When you’re stuck, look for outside help. Go to websites like quora.com where you can see questions that businesses are asking.

It can be easier said than done, though. Business Insider makes this astute observation: “…on a site whose range of topics stretches from ‘Do Silicon Valley VCs invest in European early-stage startups?’ to ‘Given our current technology and with the proper training, would it be possible for someone to become Batman?’ how can you maximize its potential for your business?”

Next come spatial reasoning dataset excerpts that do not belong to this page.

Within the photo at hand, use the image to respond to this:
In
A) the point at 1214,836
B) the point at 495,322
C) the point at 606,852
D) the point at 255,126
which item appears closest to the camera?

If you’ve never used Quora, here’s a quick crash course:

  • After signing up with a profile, find the category (or categories) of expertise that is relevant to your business by typing “b2b” (for example), or any topic or term that is relevant, into the search box at the top of Quora
  • After results appear, under “by type” on the left, click “questions”
  • Look for questions that have a high number of “want answers,” which indicates the demand for that question
  • Use those questions for content creation ideas

Oh, and a few more housekeeping tips for good Quora use:

  • Don’t forget to “follow” the topics relevant to your industry or “follow” other businesses/potential clients who are active there
  • Get involved: ask great questions yourself, and only give superb, top-of-the-class answers in topics that you know extremely well
  • Don’t use it as a tool of aggressive self-promotion with which you bludgeon others relentlessly

Follow this great advice from Marc Gayle, founder of CompVersions.com: “Don’t try and market your site or product [on Quora]—put information about what you are working on, what you own, etc., in your bio/profile, but don’t market it unless there is a specific situation that it adds value. Figure out how to give back to the community.”

Yahoo Answers

Besides Quora, Yahoo Answers also provides a similar service. Although it doesn’t have Quora’s excellent “want answers” indicator of whether a question is in high demand, the UX of Yahoo Answers makes it quick to use. Just click “Discover,” then click one of the categories on the left, and start browsing through a never-ending list of ideas for questions. The questions here typically tend to be more general, evergreen questions.

Great ideas come more from being able to listen than they do from being able to speak. So listen to everything, internalize it, ask your questions, and come up with great topics that help you but also help your readers.